Setelah mengadakan nobar kemudian dilanjutkan dengan diskusi terbuka tentang perspektif narasumber terhadap ganja itu sendiri. Iptu Dedi Supriadi S.H kasat Resnarkoba polres Sintang menyampaikan bahwa sebenarnya dari sisi hukum kita (Polisi) adalah pelaksana dari penegakkan hukum dengan menjalankan prosedur hukum yang telah ditetapkan oleh peraturan dan perundang-undangan yang telah dibuatkan dan ditetapkan oleh wakil rakyat dan pemerintah. Selama tidak ada perubahan terhadap peraturan dan perundang-undangan yang berlaku dalam regulasi ganja sendiri kita akan tetap menjalankan proses hukum yang ada, karena disini kita hanya menjalankan dan menegakan peraturan dan undang-undang yang ada. Sementara itu Dr. Ari Satriyo yang bertugas di BNN kabupaten Sintang menyampaikan dari perspektif medis bahwa banyak alternatif lain dalam penanganan penyakit dan tidak harus bergantung pada penggunaan ganja karena setiap tahunnya banyak jurnal-jurnal yang diterbitkan oleh tim medis dari berbagai sumber serta SOP penanganan penyakit yang ada contoh untuk penanganan penyakit Cerebral Palsy tidak tidak harus menggunakan ganja ada obat lain seperti clonazepam untuk penenang penderita cerebral palsy. Aldo Topan Rivaldi pegiat Forstar juga menyampaikan dari perspektif HAM bahwa setiap warga negara punya hak untuk hidup, sehat, kaya, miskin sementara dari film yang baru saja disaksikan hanya karena tidak mendapatkan hak dan akses untuk penggunaan ganja untuk kesehatan harus ada yang kehilangan nyawa nya, saya juga mendukung legalisasi ganja jika diperuntukan untuk kebutuhan medis dan riset ilmu pengetahuan tetapi tidak untuk kebutuhan rekreasi karena masih banyak alternatif lain yang bisa digunakan untuk berekreasi, kita membutuhkan regulasi yang tepat terhadap pemanfaatan tanaman ganja ini, kita tidak boleh menutup sebelah mana melihat manfaat baik dari ganja. Yuliana dari gerakan Indonesia Anti narkoba (GIAN) menjelaskan bahwa sebenarnya manusia sendiri sudah memiliki hormon dopamin di dalam tubuh kita masing-masing yang bisa memicu efek kebahagiaan tanpa harus menggunakan obat-obat terlarang.

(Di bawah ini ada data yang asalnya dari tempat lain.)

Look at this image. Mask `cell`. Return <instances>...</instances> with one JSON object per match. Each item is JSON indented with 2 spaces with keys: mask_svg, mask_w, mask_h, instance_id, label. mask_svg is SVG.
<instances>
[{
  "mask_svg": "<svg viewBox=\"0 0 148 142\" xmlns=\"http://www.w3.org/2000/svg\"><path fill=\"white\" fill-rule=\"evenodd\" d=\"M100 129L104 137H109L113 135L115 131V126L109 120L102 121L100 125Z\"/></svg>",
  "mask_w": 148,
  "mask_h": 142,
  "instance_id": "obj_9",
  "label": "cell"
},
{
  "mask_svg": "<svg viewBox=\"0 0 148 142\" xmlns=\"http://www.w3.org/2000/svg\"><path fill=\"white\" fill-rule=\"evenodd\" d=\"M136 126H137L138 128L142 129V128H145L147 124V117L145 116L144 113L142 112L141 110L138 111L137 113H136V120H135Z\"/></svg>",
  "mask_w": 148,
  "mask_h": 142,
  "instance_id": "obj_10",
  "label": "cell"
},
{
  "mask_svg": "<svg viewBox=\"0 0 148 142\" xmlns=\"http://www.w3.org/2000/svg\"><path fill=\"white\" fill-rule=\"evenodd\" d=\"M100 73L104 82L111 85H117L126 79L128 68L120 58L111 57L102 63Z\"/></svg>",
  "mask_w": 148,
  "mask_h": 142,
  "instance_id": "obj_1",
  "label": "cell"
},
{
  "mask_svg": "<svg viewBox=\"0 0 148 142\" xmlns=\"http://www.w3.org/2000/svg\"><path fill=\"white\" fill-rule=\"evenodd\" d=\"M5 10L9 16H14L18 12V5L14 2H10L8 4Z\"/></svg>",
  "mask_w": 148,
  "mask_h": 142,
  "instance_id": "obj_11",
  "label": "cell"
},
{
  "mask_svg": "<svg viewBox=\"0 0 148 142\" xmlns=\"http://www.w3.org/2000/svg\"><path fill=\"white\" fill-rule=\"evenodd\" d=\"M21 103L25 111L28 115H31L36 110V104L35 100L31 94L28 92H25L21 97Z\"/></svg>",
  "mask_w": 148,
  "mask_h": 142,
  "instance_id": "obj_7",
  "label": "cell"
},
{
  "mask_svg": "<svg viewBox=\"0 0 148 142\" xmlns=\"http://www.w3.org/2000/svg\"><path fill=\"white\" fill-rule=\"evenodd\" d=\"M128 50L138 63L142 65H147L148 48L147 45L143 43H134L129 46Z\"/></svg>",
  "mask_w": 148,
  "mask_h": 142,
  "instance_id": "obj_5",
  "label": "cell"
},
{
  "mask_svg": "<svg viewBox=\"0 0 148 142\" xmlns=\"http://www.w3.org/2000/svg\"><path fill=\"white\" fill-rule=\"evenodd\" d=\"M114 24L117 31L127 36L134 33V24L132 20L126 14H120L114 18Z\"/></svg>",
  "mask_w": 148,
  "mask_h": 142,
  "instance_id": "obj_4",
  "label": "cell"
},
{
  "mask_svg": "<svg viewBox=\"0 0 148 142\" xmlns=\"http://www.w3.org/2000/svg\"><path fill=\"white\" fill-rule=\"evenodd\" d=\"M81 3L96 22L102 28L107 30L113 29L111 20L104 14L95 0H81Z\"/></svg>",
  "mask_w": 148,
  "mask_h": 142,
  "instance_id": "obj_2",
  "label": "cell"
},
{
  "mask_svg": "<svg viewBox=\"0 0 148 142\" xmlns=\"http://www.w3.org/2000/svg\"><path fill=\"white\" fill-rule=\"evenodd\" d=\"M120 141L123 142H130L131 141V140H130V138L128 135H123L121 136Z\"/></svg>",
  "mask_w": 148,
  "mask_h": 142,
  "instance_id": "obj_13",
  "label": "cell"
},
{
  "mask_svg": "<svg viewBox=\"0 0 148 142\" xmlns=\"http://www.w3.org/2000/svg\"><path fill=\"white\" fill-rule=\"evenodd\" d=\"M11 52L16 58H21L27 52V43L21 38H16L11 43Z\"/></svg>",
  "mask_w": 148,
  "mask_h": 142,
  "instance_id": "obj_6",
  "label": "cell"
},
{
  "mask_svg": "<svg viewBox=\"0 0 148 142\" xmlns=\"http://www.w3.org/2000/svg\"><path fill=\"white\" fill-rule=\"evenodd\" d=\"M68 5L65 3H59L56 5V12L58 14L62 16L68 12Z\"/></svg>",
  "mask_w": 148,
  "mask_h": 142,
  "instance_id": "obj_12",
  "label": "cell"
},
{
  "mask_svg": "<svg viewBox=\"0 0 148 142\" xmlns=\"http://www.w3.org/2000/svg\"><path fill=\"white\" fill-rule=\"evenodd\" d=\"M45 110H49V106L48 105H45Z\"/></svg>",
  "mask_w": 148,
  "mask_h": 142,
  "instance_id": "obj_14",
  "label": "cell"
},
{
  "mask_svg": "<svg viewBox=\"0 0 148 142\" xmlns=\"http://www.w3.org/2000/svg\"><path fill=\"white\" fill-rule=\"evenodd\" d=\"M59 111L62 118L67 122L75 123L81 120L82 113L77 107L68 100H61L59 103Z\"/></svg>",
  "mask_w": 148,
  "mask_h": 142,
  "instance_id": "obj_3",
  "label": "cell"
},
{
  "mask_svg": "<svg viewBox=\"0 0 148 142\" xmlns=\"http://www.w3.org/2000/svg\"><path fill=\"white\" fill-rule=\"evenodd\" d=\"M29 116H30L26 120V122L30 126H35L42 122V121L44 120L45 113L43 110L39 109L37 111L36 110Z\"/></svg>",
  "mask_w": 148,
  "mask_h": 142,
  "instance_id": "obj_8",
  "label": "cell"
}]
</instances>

Dalam sesi diskusi, “Kratom” salah satu tanaman khas yang ada di Kalimantan Barat juga disoroti, mengingat efek dari konsumsi kratom yang dirasa cukup merelaksasi dan dikhawatirkan memiliki kandungan narkotika di dalamnya sehingga sebagian peserta penasaran terhadap status hukum komoditi ini. Menanggapi hal ini IPTU Dedy menyampaikan bahwa selama kratom tidak dikategorikan sebagai narkotika golongan apapun maka kepolisian juga tidak dapat melakukan penangkapan terhadap pekebun maupun yang mengkonsumsi kratom ini. Memang kratom sendiri masih menjadi perdebatan di level nasional terkait legalitasnya.
Di akhir diskusi didapatkan kesimpulan bahwa perlu adanya Kebijakan dan pengawasan yang bisa mengatur penggunaan ganja yang sedemikian rupa agar mereka yang punya kebutuhan terhadap ganja terutama untuk keperluan medis, sehingga tidak ada lagi kasus seperti Fidelis yang harus mendekam di dalam penjara dan kehilangan istrinya secara bersamaan hanya karena tidak mendapatkan akses dalam penggunaan ganja untuk keperluan pengobatan sang istri.